[Entries on spatial positioning]
·····
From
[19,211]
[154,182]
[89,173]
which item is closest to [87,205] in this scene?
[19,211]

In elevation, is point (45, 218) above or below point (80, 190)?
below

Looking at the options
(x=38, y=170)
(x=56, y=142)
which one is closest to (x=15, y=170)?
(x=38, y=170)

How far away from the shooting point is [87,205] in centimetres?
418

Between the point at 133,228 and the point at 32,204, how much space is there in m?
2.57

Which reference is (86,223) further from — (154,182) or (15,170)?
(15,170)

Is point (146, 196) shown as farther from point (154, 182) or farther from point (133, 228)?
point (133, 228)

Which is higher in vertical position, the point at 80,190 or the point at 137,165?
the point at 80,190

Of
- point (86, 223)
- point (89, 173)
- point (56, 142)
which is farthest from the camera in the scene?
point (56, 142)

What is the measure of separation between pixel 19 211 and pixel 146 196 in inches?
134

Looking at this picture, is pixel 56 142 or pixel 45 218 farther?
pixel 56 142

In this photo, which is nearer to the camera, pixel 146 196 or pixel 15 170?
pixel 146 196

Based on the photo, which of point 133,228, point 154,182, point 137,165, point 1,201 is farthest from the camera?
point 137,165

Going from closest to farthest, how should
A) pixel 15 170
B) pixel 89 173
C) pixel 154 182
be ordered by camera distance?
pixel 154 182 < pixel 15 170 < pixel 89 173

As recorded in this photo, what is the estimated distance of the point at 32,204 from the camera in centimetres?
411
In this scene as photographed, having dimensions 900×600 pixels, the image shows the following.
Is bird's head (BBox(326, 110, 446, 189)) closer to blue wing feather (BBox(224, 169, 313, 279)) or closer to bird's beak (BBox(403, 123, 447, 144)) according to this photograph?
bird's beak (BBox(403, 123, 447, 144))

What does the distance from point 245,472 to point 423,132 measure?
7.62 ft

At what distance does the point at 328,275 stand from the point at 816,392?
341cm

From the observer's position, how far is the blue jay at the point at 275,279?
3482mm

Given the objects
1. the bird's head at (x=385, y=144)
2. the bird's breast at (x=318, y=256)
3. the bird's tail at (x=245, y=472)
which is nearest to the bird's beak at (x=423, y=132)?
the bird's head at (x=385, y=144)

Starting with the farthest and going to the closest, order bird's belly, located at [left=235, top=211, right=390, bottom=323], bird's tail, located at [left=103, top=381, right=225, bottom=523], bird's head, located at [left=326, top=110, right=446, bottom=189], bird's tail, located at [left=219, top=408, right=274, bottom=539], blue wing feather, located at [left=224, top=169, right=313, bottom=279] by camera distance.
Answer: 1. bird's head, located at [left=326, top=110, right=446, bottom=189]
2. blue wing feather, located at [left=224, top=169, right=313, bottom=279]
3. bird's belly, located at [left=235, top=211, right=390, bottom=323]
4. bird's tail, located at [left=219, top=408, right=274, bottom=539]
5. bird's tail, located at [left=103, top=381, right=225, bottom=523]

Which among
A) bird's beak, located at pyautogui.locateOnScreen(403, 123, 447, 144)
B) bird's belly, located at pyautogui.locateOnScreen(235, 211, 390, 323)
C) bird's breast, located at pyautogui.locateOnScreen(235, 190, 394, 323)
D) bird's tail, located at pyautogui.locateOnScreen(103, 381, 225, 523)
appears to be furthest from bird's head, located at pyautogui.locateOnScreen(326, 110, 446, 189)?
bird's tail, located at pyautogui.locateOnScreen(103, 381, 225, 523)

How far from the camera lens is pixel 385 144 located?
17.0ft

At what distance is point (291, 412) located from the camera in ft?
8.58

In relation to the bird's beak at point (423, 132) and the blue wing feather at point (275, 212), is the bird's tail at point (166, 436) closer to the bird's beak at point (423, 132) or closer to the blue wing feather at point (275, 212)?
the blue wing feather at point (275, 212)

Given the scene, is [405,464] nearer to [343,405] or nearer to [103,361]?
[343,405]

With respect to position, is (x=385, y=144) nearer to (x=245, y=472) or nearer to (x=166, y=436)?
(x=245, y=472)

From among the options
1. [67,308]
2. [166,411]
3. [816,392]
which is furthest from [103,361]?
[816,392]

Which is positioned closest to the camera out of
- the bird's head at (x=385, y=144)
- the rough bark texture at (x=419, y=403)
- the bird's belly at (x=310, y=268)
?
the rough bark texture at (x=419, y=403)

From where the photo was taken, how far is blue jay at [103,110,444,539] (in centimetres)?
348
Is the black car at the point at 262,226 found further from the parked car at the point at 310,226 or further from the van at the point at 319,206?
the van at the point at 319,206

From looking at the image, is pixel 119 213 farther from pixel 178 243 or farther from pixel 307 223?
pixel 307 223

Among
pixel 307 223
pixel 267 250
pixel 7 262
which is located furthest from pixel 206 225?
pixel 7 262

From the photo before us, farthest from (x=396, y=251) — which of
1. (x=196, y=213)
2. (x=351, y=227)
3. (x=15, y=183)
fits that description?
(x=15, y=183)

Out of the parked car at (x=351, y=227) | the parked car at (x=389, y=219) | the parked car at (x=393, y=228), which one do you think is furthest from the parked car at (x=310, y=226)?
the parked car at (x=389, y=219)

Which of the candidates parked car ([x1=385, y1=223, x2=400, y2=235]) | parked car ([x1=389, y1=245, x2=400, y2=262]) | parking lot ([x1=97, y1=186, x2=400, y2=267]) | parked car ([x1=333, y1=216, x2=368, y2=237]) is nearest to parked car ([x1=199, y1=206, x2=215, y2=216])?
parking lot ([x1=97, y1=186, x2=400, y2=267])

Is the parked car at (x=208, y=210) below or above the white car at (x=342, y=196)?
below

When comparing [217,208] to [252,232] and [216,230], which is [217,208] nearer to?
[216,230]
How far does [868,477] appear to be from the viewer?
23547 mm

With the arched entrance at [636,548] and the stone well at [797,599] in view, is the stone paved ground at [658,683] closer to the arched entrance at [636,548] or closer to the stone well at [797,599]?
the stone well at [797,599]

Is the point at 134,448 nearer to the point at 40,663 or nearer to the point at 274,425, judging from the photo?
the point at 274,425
·····
▶ [Your objective]:
Rewrite all the records with "camera" changed to "lens" wherever it occurs, leaving everything else unchanged.

▶ [Finished task]:
From
[19,211]
[154,182]
[89,173]
which item is closest to [87,205] in this scene?
[19,211]

In elevation, is point (45, 218) above or below point (80, 190)?
below

Looking at the options
(x=38, y=170)
(x=56, y=142)
which one is closest to (x=15, y=170)?
(x=38, y=170)

How far away from the shooting point is [87,205] in centimetres?
418

Between the point at 133,228 and the point at 32,204, how much space is there in m?
2.57

Which reference is (86,223) further from — (154,182) or (15,170)?
(15,170)

Is point (146, 196) shown as farther from point (154, 182) or farther from point (133, 228)?
point (133, 228)

Which is higher in vertical position, the point at 80,190 or the point at 137,165?
the point at 80,190

Of
- point (86, 223)
- point (89, 173)
- point (56, 142)
which is farthest from the lens in the scene?
point (56, 142)

What is the measure of separation between pixel 19 211 and pixel 146 196 in inches?
134

Looking at this picture, is pixel 56 142 or pixel 45 218 farther?
pixel 56 142

In this photo, which is nearer to the lens, pixel 146 196 or pixel 15 170?
pixel 146 196

Based on the photo, which of point 133,228, point 154,182, point 137,165, point 1,201 is farthest from the lens?
point 137,165

Going from closest to farthest, how should
A) pixel 15 170
B) pixel 89 173
C) pixel 154 182
be ordered by lens distance?
pixel 154 182 < pixel 15 170 < pixel 89 173

As recorded in this photo, what is the estimated distance of the point at 32,204 from the lens in centimetres?
411
In this scene as photographed, having dimensions 900×600 pixels, the image shows the following.
Is bird's head (BBox(326, 110, 446, 189)) closer to blue wing feather (BBox(224, 169, 313, 279)) or closer to bird's beak (BBox(403, 123, 447, 144)) according to this photograph?
bird's beak (BBox(403, 123, 447, 144))

What does the distance from point 245,472 to point 423,132 measure?
7.62 ft

At what distance does the point at 328,275 stand from the point at 816,392?
341cm

From the observer's position, how far is the blue jay at the point at 275,279?
3482mm

Given the objects
1. the bird's head at (x=385, y=144)
2. the bird's breast at (x=318, y=256)
3. the bird's tail at (x=245, y=472)
which is nearest to the bird's beak at (x=423, y=132)?
the bird's head at (x=385, y=144)

Starting with the farthest and going to the closest, order bird's belly, located at [left=235, top=211, right=390, bottom=323], bird's tail, located at [left=103, top=381, right=225, bottom=523], bird's head, located at [left=326, top=110, right=446, bottom=189], bird's tail, located at [left=219, top=408, right=274, bottom=539], blue wing feather, located at [left=224, top=169, right=313, bottom=279] by lens distance.
Answer: 1. bird's head, located at [left=326, top=110, right=446, bottom=189]
2. blue wing feather, located at [left=224, top=169, right=313, bottom=279]
3. bird's belly, located at [left=235, top=211, right=390, bottom=323]
4. bird's tail, located at [left=219, top=408, right=274, bottom=539]
5. bird's tail, located at [left=103, top=381, right=225, bottom=523]

Which among
A) bird's beak, located at pyautogui.locateOnScreen(403, 123, 447, 144)
B) bird's belly, located at pyautogui.locateOnScreen(235, 211, 390, 323)
C) bird's breast, located at pyautogui.locateOnScreen(235, 190, 394, 323)
D) bird's tail, located at pyautogui.locateOnScreen(103, 381, 225, 523)
appears to be furthest from bird's head, located at pyautogui.locateOnScreen(326, 110, 446, 189)?
bird's tail, located at pyautogui.locateOnScreen(103, 381, 225, 523)

How far from the lens lens is pixel 385 144 located?
17.0ft

At what distance is point (291, 412) located from the lens in ft?
8.58

In relation to the bird's beak at point (423, 132) and the blue wing feather at point (275, 212), is the bird's tail at point (166, 436) closer to the bird's beak at point (423, 132) or closer to the blue wing feather at point (275, 212)?
the blue wing feather at point (275, 212)

Given the scene, is [405,464] nearer to [343,405] or nearer to [103,361]?
[343,405]

With respect to position, is (x=385, y=144) nearer to (x=245, y=472) or nearer to (x=166, y=436)?
(x=245, y=472)

From among the options
1. [67,308]
2. [166,411]
3. [816,392]
which is furthest from [103,361]?
[816,392]

Which is positioned closest to the lens out of
- the bird's head at (x=385, y=144)
- the rough bark texture at (x=419, y=403)
- the bird's belly at (x=310, y=268)
?
the rough bark texture at (x=419, y=403)

From where the photo was taken, how far is blue jay at [103,110,444,539] (in centimetres)?
348
Is the black car at the point at 262,226 found further from the parked car at the point at 310,226 or further from the van at the point at 319,206?
the van at the point at 319,206

From looking at the image, is pixel 119 213 farther from pixel 178 243 or farther from pixel 307 223?
pixel 307 223

Among
pixel 307 223
pixel 267 250
pixel 7 262
which is located furthest from pixel 206 225?
pixel 7 262

From the photo before us, farthest from (x=396, y=251) — which of
1. (x=196, y=213)
2. (x=351, y=227)
3. (x=15, y=183)
fits that description?
(x=15, y=183)

Out of the parked car at (x=351, y=227) | the parked car at (x=389, y=219) | the parked car at (x=393, y=228), which one do you think is furthest from the parked car at (x=310, y=226)?
the parked car at (x=389, y=219)

Which of the candidates parked car ([x1=385, y1=223, x2=400, y2=235]) | parked car ([x1=389, y1=245, x2=400, y2=262]) | parking lot ([x1=97, y1=186, x2=400, y2=267]) | parked car ([x1=333, y1=216, x2=368, y2=237]) is nearest to parked car ([x1=199, y1=206, x2=215, y2=216])?
parking lot ([x1=97, y1=186, x2=400, y2=267])

Is the parked car at (x=208, y=210) below or above the white car at (x=342, y=196)?
below

When comparing [217,208] to [252,232] and [216,230], which is [217,208] nearer to?
[216,230]
How far does [868,477] appear to be from the viewer?
23547 mm

With the arched entrance at [636,548] and the stone well at [797,599] in view, is the stone paved ground at [658,683] closer to the arched entrance at [636,548] or closer to the stone well at [797,599]?
the stone well at [797,599]

Is the point at 134,448 nearer to the point at 40,663 or nearer to the point at 274,425, judging from the photo?
the point at 274,425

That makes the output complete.